## Esercizi da svolgere
**a)** Per favore, traduci in inglese questa frase dell'estratto: «In caso di sversamento di petrolio, a seguito di incidente stradale tra autocisterne, la responsabilità incombe sui reali responsabili del danno, in linea con il principio “chi inquina, paga”.»
**b)** Trascrivi dall'estratto il passo che comincia con le parole "Responsabilità oggettiva ex" e termina dopo le parole "Maruotti, Est. Sestini.".

## Estratto della fonte

-- -- --

Responsabilità oggettiva ex art. 2049 c.c. e inquinamento ambientale

27 Lug 2021 | giurisprudenza, amministrativo

di Valentina Brovedani e Micol Saccon

Consiglio di Stato, sezione V, sentenza 23 aprile 2021, n. 3291 – Pres. Maruotti, Est. Sestini.

In caso di sversamento di petrolio, a seguito di incidente stradale tra autocisterne, la responsabilità incombe sui reali responsabili del danno, in linea con il principio “chi inquina, paga”.

Il Sindaco non può, mediante ordinanza contingibile e urgente, estendere la responsabilità del fatto illecito, ai sensi dell’art. 2049 c.c., a soggetti estranei al fatto, trattandosi di ipotesi di responsabilità ai sensi del D.Lgs. 22/1997.

-- -- --

## Dati da esaminare

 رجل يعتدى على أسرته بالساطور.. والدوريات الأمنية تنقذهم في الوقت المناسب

-- -- --

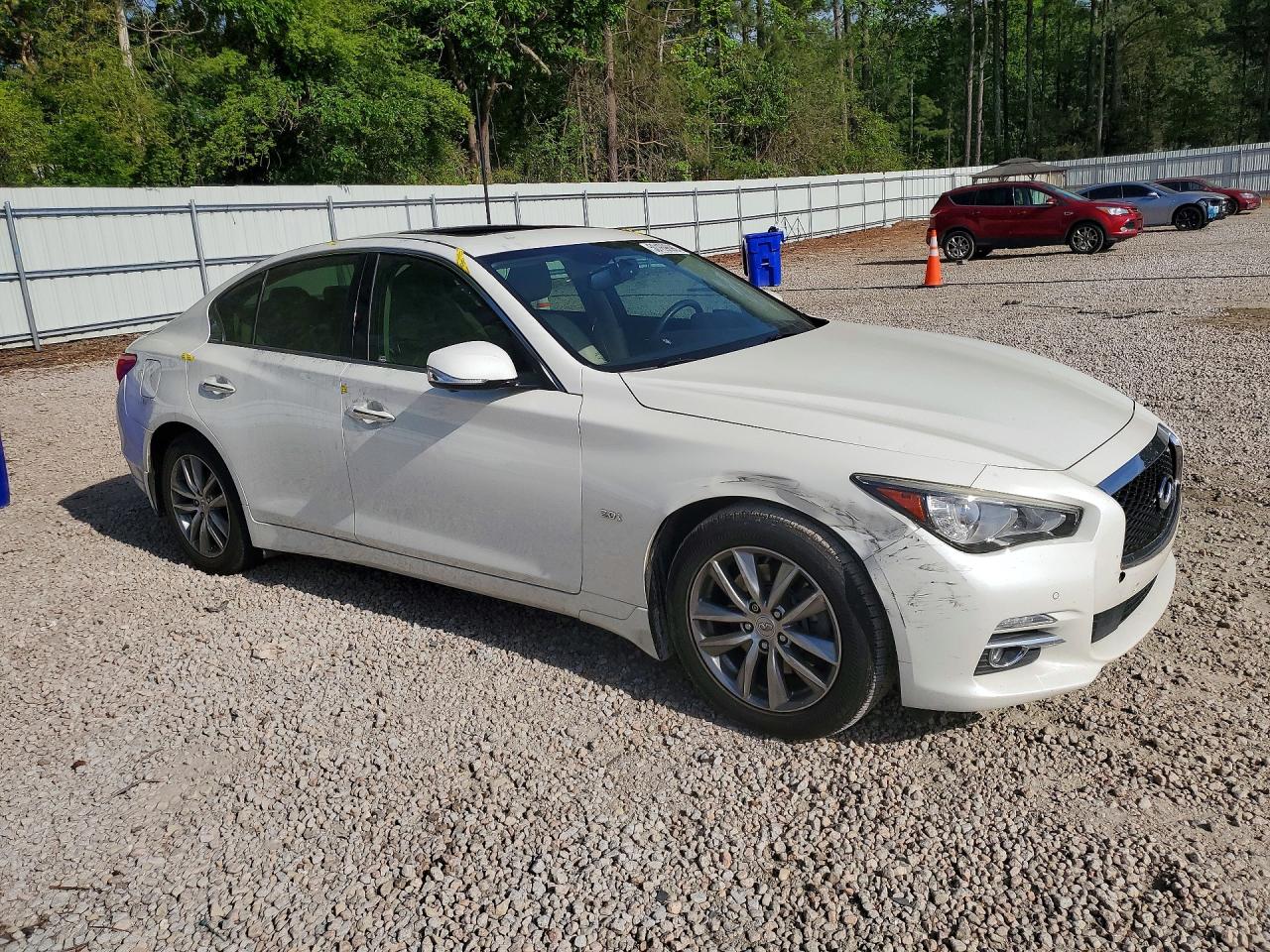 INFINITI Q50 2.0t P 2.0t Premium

-- -- --

## Soluzioni degli esercizi
**a)** In the event of an oil spill following a road accident between tanker trucks, liability falls on those actually responsible for the damage, in line with the "polluter pays" principle.

**b)**
Responsabilità oggettiva ex art. 2049 c.c. e inquinamento ambientale

27 Lug 2021 | giurisprudenza, amministrativo

di Valentina Brovedani e Micol Saccon

Consiglio di Stato, sezione V, sentenza 23 aprile 2021, n. 3291 – Pres. Maruotti, Est. Sestini.